• [How to complete this task] Find the word "standing" below. Copy each line that has it.

====== Given records ======

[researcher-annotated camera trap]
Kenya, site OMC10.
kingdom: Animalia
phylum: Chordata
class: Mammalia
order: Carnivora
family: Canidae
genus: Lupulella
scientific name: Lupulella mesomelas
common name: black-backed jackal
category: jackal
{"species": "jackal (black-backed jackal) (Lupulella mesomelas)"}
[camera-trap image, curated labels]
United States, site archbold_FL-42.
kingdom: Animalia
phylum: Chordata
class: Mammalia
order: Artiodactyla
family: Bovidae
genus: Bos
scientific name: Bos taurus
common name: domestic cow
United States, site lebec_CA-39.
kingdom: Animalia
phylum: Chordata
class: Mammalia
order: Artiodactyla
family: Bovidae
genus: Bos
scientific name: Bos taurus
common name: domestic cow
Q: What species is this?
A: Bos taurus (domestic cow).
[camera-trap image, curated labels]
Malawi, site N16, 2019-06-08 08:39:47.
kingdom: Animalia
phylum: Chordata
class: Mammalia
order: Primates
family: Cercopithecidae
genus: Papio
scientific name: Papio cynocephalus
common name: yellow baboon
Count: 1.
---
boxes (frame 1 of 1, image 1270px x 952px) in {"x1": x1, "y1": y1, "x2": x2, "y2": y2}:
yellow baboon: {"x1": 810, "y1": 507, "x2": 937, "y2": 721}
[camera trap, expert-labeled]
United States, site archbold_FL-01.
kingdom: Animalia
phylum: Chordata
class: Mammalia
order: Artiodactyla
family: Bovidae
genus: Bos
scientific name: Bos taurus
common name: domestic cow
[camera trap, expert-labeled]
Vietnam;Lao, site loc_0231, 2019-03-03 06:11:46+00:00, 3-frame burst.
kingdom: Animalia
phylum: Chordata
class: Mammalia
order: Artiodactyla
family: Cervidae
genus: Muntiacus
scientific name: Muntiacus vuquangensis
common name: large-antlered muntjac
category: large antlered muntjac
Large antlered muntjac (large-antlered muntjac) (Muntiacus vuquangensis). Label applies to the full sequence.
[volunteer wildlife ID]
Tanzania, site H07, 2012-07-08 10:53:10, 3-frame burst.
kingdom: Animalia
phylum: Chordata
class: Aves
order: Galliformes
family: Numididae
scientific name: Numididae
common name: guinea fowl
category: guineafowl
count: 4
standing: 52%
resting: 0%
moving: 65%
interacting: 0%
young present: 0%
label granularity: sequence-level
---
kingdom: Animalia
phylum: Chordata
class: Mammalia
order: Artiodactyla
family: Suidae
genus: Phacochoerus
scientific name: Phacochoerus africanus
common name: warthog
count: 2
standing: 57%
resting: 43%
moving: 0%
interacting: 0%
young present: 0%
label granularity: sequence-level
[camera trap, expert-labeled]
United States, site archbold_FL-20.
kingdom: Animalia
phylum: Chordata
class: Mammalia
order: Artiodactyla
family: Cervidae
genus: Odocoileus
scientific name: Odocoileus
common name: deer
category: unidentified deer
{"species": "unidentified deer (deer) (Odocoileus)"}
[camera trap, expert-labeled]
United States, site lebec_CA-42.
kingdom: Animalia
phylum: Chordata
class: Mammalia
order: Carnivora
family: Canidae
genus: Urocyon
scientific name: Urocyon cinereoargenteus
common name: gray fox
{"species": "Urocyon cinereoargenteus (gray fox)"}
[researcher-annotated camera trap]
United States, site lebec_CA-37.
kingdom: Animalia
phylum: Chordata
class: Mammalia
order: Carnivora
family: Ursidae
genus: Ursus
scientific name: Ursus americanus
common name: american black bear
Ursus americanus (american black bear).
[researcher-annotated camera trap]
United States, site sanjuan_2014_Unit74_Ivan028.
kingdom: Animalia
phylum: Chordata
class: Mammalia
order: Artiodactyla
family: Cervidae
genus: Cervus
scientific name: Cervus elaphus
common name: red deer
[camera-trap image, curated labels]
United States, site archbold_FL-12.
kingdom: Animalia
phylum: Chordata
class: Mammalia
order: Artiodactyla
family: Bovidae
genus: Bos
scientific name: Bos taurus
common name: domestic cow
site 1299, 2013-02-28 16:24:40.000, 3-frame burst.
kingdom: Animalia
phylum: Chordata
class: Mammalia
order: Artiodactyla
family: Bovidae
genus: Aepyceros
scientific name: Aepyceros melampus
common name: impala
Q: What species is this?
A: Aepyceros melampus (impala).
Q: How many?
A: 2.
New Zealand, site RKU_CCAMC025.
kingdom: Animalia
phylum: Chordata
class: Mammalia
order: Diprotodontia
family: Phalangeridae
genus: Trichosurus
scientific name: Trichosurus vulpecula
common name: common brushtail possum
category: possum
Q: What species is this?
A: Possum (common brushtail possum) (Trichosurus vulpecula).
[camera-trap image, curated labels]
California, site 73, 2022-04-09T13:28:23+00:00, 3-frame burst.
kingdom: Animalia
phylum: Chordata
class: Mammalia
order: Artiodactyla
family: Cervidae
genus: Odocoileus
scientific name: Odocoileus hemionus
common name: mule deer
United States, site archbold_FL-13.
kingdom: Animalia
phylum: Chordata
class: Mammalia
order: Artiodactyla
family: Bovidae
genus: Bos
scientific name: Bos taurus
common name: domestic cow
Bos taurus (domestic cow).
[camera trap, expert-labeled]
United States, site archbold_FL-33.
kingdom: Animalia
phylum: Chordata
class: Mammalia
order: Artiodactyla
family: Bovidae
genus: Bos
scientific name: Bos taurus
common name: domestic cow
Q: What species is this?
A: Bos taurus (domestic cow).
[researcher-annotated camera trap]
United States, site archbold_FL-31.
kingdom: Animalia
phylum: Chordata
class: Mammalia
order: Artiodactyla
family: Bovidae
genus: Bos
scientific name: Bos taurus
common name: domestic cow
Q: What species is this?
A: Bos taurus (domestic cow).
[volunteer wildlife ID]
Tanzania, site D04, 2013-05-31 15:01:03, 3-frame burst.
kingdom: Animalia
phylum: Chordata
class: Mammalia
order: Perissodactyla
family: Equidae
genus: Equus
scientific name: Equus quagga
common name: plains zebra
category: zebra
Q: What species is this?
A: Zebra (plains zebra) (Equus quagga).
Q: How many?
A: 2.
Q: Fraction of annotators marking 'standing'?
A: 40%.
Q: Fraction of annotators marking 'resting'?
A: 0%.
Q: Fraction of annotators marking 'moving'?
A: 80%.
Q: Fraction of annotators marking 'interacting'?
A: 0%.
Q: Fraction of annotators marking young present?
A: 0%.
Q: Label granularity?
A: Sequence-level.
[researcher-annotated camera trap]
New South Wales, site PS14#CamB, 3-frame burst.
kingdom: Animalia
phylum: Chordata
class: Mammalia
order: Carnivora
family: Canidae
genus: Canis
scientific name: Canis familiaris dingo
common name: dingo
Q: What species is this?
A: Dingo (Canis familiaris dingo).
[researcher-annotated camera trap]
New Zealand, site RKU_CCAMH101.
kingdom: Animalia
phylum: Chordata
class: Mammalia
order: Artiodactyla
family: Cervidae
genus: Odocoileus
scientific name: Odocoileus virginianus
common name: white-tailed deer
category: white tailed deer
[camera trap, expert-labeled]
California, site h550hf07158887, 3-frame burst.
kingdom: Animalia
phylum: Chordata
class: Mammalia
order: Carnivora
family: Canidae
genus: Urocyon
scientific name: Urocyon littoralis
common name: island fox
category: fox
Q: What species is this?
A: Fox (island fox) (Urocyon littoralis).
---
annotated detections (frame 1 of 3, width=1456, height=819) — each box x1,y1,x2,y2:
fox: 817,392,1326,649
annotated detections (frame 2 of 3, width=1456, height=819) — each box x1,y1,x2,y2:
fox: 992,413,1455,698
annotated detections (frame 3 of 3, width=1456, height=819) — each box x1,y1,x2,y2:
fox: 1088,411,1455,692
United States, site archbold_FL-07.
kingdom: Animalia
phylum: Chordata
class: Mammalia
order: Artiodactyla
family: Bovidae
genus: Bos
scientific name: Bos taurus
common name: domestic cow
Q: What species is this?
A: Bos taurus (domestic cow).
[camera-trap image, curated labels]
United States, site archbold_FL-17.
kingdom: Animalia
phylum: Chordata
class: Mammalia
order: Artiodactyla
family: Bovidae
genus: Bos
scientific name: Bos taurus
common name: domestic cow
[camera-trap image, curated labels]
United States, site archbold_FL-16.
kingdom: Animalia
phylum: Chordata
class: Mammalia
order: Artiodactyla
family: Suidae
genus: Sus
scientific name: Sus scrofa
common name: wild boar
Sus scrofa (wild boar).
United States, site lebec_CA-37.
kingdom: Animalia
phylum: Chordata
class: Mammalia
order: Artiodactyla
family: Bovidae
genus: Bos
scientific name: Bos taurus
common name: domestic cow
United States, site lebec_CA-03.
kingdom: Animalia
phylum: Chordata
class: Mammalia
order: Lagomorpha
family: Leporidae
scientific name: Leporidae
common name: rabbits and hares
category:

======

• [Final answer]
standing: 52%
standing: 57%
Q: Fraction of annotators marking 'standing'?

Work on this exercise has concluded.